(DATA FOR PROCESSING)

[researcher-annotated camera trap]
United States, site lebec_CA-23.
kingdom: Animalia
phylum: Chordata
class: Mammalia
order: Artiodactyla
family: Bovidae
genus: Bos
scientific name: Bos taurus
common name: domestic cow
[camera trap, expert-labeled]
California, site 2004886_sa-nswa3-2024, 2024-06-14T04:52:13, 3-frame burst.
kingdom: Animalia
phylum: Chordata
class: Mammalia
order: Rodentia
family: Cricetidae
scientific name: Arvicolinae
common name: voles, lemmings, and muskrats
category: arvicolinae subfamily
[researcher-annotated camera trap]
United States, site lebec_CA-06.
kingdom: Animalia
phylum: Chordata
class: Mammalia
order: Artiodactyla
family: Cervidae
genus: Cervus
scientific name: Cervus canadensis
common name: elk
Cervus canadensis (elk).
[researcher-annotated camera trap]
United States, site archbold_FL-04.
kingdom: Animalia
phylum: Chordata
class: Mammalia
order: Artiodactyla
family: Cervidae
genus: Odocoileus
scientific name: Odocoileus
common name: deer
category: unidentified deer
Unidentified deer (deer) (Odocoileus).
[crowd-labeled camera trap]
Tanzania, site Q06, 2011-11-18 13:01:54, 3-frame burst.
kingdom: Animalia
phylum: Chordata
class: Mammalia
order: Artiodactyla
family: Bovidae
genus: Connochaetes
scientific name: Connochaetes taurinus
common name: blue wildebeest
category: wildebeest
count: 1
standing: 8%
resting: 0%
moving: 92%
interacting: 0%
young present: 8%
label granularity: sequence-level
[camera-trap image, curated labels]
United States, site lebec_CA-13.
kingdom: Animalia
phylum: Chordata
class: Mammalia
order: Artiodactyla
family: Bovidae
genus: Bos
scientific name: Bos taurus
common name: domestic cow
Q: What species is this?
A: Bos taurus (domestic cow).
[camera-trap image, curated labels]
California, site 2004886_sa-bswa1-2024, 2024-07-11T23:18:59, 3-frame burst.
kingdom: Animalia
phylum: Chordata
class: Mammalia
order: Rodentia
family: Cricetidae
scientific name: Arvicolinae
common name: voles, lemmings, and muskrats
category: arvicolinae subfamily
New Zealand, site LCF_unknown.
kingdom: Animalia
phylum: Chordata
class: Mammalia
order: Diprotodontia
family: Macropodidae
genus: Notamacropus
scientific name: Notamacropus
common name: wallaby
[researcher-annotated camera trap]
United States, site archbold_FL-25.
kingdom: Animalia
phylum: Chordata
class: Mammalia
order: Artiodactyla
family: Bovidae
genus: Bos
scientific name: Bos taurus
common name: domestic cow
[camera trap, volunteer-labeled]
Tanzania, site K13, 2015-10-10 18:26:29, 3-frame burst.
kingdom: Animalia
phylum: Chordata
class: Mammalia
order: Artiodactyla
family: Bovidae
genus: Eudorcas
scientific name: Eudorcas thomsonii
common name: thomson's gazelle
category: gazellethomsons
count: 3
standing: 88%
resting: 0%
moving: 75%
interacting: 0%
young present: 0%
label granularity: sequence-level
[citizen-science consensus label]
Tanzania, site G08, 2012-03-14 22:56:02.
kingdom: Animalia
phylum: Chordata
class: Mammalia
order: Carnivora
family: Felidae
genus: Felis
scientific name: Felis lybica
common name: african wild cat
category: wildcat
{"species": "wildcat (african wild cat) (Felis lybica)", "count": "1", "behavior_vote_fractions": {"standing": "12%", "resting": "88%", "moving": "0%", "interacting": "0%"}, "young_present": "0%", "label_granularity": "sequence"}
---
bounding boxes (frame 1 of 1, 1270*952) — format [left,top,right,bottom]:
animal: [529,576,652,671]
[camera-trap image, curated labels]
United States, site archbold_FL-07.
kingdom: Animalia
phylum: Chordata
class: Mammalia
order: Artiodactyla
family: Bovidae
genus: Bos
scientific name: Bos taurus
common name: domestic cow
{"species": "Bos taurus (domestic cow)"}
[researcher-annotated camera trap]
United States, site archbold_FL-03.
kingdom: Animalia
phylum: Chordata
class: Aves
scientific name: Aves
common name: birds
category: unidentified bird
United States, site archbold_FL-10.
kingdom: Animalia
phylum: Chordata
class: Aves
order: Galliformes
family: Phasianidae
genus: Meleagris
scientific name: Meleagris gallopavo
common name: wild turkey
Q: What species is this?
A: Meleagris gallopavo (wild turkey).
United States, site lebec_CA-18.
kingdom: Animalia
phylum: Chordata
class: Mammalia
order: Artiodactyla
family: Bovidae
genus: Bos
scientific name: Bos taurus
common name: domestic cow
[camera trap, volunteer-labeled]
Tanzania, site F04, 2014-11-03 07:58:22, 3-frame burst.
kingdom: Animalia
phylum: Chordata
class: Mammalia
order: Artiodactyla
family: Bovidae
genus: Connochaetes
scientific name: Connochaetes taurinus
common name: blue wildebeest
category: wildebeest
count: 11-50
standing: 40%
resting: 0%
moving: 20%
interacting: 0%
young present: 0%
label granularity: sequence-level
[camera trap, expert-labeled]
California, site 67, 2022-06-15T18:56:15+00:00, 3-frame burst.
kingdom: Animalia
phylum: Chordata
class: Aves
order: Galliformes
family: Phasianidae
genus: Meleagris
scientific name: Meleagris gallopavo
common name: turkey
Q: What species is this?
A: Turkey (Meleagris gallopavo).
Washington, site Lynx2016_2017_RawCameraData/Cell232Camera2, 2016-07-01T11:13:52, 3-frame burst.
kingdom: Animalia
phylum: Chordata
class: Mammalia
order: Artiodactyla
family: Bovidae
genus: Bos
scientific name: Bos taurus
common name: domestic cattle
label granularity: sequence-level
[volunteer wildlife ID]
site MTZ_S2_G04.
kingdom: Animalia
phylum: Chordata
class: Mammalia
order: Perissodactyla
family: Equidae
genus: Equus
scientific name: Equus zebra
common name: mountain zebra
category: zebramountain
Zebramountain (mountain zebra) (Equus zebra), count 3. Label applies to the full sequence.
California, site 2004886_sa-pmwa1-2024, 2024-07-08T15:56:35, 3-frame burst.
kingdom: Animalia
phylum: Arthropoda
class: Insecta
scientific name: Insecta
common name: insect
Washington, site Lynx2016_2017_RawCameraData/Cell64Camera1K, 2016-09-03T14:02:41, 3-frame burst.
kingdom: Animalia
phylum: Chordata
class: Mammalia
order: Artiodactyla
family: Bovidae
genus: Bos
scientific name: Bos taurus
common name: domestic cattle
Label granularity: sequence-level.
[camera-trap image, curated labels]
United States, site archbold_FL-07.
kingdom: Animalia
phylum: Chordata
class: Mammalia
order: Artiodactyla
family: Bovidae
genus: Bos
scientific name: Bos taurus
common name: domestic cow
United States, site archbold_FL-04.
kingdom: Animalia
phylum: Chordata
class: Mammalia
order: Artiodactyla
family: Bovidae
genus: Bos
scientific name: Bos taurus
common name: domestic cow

(End DATA FOR PROCESSING)

## DESCRIPTION OF THE TASK
A complete answer gives every line of the data that includes "standing".

## RESULT OF THIS EXERCISE
standing: 8%
standing: 88%
{"species": "wildcat (african wild cat) (Felis lybica)", "count": "1", "behavior_vote_fractions": {"standing": "12%", "resting": "88%", "moving": "0%", "interacting": "0%"}, "young_present": "0%", "label_granularity": "sequence"}
standing: 40%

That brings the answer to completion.